- The Washington Times - Monday, October 14, 2013

Immigrant-rights protesters have chained themselves in front of an detention facility in Eloy, Ariz., and planned to blockade the main federal immigration office in Phoenix later Monday, hoping to stop anyone from being deported.

The moves are the latest act of civil disobedience from activists who are demanding the Obama administration halt all deportations. Among the protesters were illegal immigrants.

“Undocumented — unafraid,” the protesters chanted as they blocked the road at the facility Monday morning, which is southeast of Phoenix and is one of the busiest detention locations in the country.

The protesters aired their action in a webcast.

While activists have demanded action from Republicans in Congress, they are increasingly critical of President Obama over his record of deportations. Under his watch, immigration authorities have set records by deporting about 400,000 immigrants a year.

One of the protesters, 16-year-old Sandy Estrada, said in a statement that she was demonstrating on behalf of her brother, who has been detained in Eloy for nearly a year.

“I’m doing this to show my brother and all the other people inside that we support them, and we will do what it takes to get them out,” she said.

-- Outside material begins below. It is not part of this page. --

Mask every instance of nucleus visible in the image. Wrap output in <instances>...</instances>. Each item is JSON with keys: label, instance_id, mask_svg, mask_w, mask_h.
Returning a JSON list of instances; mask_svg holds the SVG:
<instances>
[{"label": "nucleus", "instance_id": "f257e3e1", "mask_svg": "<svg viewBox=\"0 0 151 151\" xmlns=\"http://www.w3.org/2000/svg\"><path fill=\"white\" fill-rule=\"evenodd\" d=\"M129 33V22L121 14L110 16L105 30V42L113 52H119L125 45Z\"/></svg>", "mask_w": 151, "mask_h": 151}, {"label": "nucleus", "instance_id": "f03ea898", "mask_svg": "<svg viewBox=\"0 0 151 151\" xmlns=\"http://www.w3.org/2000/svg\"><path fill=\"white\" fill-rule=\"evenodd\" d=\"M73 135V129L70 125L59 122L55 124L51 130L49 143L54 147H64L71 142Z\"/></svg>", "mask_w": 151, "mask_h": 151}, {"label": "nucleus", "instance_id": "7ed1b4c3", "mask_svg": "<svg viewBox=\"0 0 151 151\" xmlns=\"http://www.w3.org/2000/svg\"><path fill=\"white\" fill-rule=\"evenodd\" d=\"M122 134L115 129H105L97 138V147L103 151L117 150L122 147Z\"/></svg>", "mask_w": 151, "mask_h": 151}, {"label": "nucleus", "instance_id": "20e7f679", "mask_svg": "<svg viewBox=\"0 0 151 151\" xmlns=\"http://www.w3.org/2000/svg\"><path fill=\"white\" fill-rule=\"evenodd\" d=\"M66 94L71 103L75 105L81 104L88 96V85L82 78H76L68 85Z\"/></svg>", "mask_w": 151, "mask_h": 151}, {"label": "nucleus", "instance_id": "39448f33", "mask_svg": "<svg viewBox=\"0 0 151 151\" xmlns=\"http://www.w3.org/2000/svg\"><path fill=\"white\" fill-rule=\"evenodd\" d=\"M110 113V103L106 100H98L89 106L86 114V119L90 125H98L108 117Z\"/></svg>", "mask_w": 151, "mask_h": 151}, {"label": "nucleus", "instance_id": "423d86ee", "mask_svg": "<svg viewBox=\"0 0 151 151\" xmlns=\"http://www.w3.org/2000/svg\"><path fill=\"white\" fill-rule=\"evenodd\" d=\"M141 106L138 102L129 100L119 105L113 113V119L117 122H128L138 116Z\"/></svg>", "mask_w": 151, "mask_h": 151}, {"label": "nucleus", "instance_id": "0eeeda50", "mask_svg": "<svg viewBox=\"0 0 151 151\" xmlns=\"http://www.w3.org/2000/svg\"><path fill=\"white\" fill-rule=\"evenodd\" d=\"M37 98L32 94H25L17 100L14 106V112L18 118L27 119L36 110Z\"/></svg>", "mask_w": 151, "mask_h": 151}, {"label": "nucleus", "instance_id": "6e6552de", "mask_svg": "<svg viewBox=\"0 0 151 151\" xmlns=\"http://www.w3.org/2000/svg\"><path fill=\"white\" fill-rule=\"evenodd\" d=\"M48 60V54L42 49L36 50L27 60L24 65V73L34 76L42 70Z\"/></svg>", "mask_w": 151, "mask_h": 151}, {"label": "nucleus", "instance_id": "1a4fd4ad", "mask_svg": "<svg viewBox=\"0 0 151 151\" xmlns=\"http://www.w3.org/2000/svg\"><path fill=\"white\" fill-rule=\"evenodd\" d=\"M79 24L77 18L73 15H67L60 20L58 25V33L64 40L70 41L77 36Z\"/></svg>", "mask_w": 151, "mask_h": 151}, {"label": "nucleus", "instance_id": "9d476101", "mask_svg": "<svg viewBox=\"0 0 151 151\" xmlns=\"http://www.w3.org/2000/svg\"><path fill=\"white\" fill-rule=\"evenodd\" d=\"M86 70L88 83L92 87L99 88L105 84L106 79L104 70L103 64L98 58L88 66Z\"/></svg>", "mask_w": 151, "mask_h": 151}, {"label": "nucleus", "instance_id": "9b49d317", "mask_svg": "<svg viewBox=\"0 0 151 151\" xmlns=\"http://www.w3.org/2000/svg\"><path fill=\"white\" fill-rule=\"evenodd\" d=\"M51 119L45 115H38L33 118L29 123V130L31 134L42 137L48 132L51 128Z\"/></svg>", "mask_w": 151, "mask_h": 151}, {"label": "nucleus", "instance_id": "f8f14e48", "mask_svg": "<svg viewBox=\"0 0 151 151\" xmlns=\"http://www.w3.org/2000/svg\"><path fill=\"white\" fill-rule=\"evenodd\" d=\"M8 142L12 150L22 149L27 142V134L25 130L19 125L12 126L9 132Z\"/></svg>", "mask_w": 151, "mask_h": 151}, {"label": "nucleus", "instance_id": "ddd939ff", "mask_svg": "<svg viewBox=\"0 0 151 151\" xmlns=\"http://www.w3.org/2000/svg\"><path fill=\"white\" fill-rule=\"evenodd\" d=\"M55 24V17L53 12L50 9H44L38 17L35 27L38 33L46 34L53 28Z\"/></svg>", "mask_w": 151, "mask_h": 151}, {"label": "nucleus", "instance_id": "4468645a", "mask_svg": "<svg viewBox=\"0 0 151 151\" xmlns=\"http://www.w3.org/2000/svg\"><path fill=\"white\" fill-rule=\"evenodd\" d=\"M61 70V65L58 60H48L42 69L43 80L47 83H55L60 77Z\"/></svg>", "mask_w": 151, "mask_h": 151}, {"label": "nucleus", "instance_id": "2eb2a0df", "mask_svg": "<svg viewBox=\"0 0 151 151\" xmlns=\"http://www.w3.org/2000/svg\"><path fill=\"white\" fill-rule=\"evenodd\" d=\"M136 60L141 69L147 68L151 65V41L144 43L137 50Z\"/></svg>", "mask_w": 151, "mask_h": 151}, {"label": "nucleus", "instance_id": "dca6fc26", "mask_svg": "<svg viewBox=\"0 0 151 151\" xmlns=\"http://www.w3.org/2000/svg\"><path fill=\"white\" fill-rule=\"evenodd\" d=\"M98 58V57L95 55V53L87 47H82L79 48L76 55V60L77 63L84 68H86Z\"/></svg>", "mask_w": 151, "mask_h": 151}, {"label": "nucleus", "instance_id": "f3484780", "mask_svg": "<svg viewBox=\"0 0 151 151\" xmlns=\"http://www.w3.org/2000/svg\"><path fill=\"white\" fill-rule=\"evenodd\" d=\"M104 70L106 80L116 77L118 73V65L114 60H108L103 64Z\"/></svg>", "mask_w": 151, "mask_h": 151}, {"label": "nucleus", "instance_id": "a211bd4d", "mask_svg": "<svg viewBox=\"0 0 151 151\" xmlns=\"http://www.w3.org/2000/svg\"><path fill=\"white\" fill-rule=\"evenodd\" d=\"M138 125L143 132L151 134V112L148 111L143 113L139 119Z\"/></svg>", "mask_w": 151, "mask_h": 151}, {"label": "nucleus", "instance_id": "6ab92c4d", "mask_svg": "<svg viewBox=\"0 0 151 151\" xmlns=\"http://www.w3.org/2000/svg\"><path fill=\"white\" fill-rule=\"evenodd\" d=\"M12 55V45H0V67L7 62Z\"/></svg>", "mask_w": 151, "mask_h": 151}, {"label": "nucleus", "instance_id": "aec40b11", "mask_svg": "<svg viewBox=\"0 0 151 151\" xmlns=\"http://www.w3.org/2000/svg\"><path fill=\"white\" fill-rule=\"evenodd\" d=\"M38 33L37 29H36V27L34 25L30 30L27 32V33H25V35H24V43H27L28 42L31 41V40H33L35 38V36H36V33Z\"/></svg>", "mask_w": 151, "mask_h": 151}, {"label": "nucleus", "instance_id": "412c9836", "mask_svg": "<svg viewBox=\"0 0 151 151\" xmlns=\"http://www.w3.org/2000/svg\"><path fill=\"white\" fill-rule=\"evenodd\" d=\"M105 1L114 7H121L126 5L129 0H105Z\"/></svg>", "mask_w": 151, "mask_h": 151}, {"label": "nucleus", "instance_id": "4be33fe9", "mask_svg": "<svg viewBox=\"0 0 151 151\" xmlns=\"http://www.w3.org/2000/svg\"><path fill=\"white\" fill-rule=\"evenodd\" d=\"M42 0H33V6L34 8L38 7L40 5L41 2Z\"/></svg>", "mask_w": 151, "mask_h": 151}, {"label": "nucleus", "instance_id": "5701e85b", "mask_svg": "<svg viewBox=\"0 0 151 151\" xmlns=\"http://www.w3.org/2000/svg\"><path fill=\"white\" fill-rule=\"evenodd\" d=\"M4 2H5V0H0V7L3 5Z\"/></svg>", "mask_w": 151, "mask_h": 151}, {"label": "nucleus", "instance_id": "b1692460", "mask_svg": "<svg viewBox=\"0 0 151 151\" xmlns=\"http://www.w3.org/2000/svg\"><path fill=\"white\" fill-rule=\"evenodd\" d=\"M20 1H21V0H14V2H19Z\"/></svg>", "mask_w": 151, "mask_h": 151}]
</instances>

On Friday, protesters in Tucson halted Operation Streamline, a program that convicts illegal immigrants and gives them jail time before deporting them, hoping it will be a deterrent to trying to cross illegally.

The activists argue that those being held and deported have often committed no major crimes and should qualify for Mr. Obama’s non-deportation policies. Under those policies, the federal government has said it wants to focus its efforts on immigrants major criminal records or repeat-immigration law violators.

Arizona, with its strict immigration laws, has been a focus of the activists’ ire.

The Eloy facility is privately owned and has a contract with the government to hold immigrants awaiting deportation.